Blake Lively and Penn Badgley were about an hour and 45 minutes late to the Gucci/UNICEF dinner honoring Rihanna at the Plaza the other night, but Lively had a good excuse, she swears! “She’s filming,” a publicist murmured. “She always says that!” shrieked one cold, cranky photographer. In fact, Lively had suffered a tragic wardrobe malfunction: Her shirt kept popping open and she was getting her outfit altered upstairs. “I don’t usually get emotional, but velvet was everywhere!” Lively pouted later as a handler applied her lip gloss and pulled down her skirt. Then she refused to talk to us. Seriously? Does our devotion mean nothing to her? We thought we could hug it out when we were seated next to her and Badgley — our shoulders were thisclose! — but we were barely able to take a bite of our appetizer before the same handler told us to move.

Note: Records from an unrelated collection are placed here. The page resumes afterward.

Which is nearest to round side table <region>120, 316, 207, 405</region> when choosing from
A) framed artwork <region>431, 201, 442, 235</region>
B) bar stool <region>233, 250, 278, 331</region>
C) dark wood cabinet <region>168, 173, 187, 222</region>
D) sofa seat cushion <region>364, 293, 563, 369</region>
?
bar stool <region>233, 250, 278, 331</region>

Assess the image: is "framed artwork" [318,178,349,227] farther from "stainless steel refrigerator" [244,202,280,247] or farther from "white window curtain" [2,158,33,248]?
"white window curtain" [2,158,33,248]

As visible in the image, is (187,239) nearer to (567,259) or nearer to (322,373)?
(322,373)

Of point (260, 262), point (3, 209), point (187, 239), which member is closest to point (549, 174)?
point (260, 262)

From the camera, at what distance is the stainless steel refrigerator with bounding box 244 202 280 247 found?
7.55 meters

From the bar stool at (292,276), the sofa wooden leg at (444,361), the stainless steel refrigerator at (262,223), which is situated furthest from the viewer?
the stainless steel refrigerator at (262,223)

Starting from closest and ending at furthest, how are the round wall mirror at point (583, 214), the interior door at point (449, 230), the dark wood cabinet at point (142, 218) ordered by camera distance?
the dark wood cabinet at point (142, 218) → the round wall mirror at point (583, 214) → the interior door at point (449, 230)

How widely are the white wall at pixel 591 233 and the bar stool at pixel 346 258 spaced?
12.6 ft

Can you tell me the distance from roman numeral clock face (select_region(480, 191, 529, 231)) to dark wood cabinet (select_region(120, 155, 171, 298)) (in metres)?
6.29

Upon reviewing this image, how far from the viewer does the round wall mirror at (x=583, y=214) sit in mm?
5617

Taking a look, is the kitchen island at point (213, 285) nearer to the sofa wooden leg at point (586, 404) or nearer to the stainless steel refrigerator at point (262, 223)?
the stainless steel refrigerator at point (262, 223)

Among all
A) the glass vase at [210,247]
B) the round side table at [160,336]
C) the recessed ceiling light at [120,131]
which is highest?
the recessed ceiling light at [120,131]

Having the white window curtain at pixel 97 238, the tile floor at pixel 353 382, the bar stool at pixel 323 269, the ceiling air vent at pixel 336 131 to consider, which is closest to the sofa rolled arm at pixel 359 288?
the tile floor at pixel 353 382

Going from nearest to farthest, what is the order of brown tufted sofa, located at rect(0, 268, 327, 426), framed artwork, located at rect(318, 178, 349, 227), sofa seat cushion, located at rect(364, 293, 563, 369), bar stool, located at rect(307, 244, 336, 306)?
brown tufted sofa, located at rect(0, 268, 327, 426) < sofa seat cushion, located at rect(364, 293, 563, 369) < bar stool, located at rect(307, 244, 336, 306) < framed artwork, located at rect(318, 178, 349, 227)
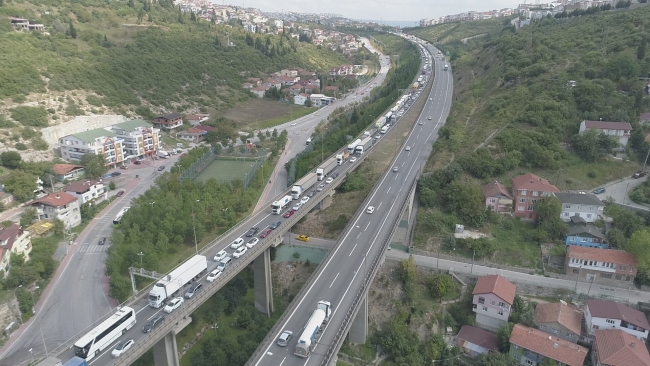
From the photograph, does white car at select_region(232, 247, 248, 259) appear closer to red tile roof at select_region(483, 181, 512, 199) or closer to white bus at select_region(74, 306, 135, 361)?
white bus at select_region(74, 306, 135, 361)

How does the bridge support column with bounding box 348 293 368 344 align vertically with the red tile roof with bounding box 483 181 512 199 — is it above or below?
below

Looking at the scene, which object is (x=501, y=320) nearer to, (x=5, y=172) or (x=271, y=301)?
(x=271, y=301)

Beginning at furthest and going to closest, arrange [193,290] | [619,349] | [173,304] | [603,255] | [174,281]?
[603,255]
[193,290]
[619,349]
[174,281]
[173,304]

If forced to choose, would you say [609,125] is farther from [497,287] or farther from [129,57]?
[129,57]

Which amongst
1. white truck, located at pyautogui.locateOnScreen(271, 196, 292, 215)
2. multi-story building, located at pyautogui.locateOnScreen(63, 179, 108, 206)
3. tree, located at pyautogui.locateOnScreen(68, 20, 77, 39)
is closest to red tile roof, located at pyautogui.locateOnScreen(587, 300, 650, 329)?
white truck, located at pyautogui.locateOnScreen(271, 196, 292, 215)

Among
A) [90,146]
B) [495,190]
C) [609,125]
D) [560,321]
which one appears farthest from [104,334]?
[609,125]

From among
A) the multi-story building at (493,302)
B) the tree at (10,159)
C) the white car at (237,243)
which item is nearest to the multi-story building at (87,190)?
the tree at (10,159)

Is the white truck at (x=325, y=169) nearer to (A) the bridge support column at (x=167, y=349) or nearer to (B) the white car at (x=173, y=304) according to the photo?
(B) the white car at (x=173, y=304)
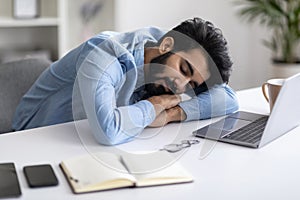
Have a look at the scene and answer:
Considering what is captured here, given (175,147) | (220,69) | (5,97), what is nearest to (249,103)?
(220,69)

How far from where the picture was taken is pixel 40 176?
1.13 meters

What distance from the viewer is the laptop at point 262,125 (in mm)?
1350

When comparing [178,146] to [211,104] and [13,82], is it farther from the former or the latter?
[13,82]

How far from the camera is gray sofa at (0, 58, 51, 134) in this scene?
1.92m

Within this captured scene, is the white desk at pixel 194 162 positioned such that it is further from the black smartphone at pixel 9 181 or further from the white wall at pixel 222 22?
the white wall at pixel 222 22

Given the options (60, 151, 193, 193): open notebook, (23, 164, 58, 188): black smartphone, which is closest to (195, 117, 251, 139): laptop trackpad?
(60, 151, 193, 193): open notebook

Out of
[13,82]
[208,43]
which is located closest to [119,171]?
[208,43]

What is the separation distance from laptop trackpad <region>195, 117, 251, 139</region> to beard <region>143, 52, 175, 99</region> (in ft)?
0.52

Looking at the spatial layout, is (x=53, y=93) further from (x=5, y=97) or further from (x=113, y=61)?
(x=113, y=61)

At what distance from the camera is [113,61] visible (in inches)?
56.2

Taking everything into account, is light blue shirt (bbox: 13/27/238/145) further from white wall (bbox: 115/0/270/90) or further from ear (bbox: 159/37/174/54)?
white wall (bbox: 115/0/270/90)

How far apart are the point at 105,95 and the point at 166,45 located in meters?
0.28

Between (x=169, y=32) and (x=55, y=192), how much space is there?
75cm

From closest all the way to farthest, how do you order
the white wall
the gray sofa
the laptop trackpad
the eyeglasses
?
the eyeglasses, the laptop trackpad, the gray sofa, the white wall
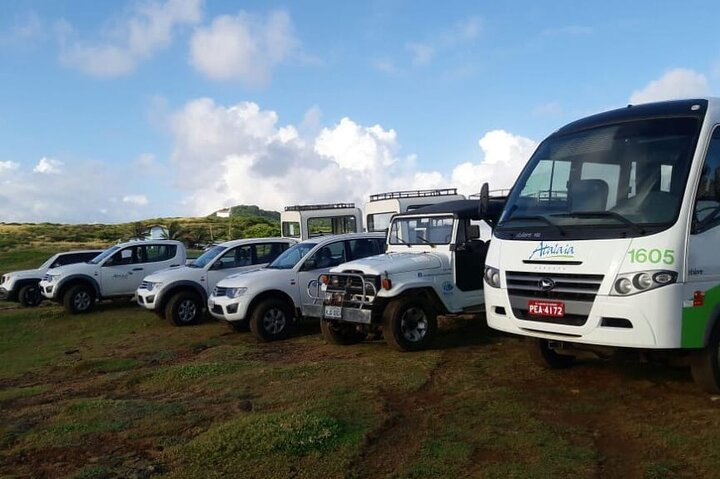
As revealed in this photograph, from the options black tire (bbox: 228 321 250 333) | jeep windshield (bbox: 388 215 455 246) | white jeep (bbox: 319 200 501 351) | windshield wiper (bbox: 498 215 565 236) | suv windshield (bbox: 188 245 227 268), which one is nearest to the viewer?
A: windshield wiper (bbox: 498 215 565 236)

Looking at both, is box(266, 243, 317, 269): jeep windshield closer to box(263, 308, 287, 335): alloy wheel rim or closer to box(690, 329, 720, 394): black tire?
box(263, 308, 287, 335): alloy wheel rim

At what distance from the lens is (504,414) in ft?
19.9

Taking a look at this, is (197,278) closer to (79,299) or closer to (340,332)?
(79,299)

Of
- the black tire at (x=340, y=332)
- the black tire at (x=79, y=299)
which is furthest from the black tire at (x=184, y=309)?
the black tire at (x=340, y=332)

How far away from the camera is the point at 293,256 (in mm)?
12289

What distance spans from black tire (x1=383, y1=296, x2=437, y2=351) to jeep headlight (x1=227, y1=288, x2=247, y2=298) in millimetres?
3283

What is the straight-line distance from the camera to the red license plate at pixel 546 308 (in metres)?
6.25

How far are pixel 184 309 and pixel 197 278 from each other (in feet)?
2.30

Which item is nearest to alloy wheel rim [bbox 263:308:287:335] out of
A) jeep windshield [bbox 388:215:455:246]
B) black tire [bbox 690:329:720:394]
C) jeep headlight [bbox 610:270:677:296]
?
jeep windshield [bbox 388:215:455:246]

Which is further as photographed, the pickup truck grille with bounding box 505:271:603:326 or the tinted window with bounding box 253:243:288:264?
the tinted window with bounding box 253:243:288:264

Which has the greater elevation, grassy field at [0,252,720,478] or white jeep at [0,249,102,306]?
white jeep at [0,249,102,306]

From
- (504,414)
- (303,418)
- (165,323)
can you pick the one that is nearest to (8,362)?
(165,323)

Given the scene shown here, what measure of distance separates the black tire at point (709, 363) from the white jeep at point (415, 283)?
11.0 feet

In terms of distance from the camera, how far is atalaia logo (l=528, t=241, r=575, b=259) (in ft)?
20.4
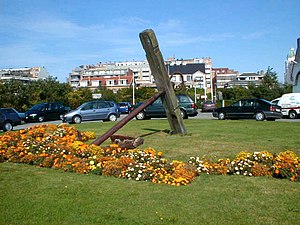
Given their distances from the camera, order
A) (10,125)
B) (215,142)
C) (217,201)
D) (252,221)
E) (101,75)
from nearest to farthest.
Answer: (252,221), (217,201), (215,142), (10,125), (101,75)

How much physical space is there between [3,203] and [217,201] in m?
3.22

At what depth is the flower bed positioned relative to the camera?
6.24 meters

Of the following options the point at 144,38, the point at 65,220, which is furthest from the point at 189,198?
the point at 144,38

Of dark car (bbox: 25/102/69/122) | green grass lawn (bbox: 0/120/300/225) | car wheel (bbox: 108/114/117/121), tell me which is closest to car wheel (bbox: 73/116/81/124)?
car wheel (bbox: 108/114/117/121)

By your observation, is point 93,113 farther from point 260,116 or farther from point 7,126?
point 260,116

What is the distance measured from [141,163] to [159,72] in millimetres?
4556

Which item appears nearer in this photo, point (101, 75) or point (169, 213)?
point (169, 213)

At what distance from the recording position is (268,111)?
21266 mm

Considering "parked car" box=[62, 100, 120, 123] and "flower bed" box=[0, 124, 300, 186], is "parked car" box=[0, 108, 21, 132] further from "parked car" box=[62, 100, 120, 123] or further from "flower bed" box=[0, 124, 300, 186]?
"flower bed" box=[0, 124, 300, 186]

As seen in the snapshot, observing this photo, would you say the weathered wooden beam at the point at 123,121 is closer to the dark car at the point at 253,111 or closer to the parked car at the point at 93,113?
the dark car at the point at 253,111

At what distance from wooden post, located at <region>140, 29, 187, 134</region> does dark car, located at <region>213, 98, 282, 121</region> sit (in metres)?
11.8

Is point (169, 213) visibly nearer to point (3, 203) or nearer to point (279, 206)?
point (279, 206)

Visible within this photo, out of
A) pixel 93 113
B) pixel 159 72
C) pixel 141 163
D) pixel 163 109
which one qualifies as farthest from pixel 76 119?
pixel 141 163

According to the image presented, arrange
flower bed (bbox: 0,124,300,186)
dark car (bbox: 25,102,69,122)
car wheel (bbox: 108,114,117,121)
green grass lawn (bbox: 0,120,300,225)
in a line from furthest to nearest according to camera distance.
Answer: dark car (bbox: 25,102,69,122) → car wheel (bbox: 108,114,117,121) → flower bed (bbox: 0,124,300,186) → green grass lawn (bbox: 0,120,300,225)
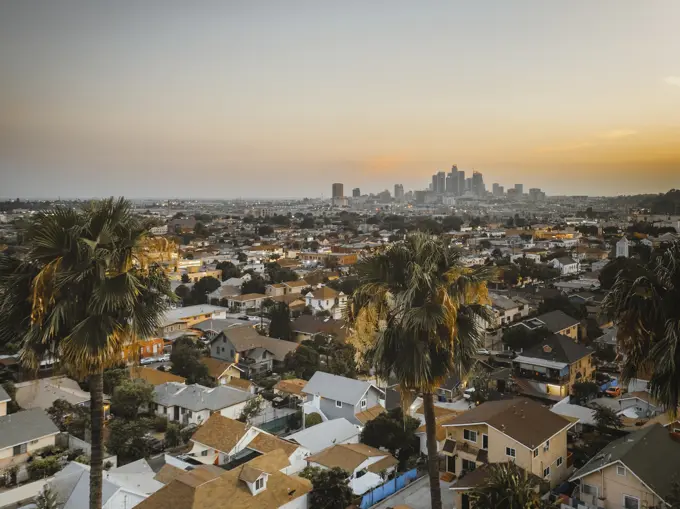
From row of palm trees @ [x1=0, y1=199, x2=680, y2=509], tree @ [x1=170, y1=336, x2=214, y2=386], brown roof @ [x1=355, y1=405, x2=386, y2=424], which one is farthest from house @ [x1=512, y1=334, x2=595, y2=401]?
row of palm trees @ [x1=0, y1=199, x2=680, y2=509]

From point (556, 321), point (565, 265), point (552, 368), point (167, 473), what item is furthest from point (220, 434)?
point (565, 265)

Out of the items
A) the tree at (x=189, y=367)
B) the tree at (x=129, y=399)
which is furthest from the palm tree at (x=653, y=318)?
the tree at (x=189, y=367)

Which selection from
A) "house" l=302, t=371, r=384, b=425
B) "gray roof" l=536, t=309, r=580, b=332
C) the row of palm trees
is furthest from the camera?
"gray roof" l=536, t=309, r=580, b=332

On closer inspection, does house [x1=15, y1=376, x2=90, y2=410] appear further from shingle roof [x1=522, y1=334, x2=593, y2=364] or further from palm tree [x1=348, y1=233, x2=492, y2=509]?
shingle roof [x1=522, y1=334, x2=593, y2=364]

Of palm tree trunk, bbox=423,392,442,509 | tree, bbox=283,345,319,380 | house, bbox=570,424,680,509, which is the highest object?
palm tree trunk, bbox=423,392,442,509

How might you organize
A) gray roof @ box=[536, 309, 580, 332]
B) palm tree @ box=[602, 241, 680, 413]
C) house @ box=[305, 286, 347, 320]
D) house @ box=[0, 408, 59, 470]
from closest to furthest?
palm tree @ box=[602, 241, 680, 413] < house @ box=[0, 408, 59, 470] < gray roof @ box=[536, 309, 580, 332] < house @ box=[305, 286, 347, 320]

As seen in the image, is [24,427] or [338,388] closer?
[24,427]

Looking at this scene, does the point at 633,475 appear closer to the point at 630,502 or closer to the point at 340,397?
the point at 630,502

But our Dan-chasing wasn’t over yet.
When Lively slipped off to the bathroom, we slid next to Badgley and batted our eyelashes. So, remember when Dan wrote that exposé for New York a few weeks ago — that was like a secret love note he passed to us, right? “Well, you know, honestly we’re not involved much in the writing of the story lines,” he said, maybe a little uncomfortably. “Obviously you guys are very supportive of us,” he said. “So I suppose that was probably an incentive in continuing relations.” Relations. Sexy! But our faces fell when he told us that he doesn’t read press about the show. “I stay away from that shit now,” he shrugged. Worried that Lively would come back and grab us by the hair, we scampered away and left him sipping a cup of coffee all by his lonesome. At the after-party, while Timbaland D.J.’d, we kept making deep, meaningful eye contact with Badgley from across the room — in between his smooches with Lively. Watch your back, S.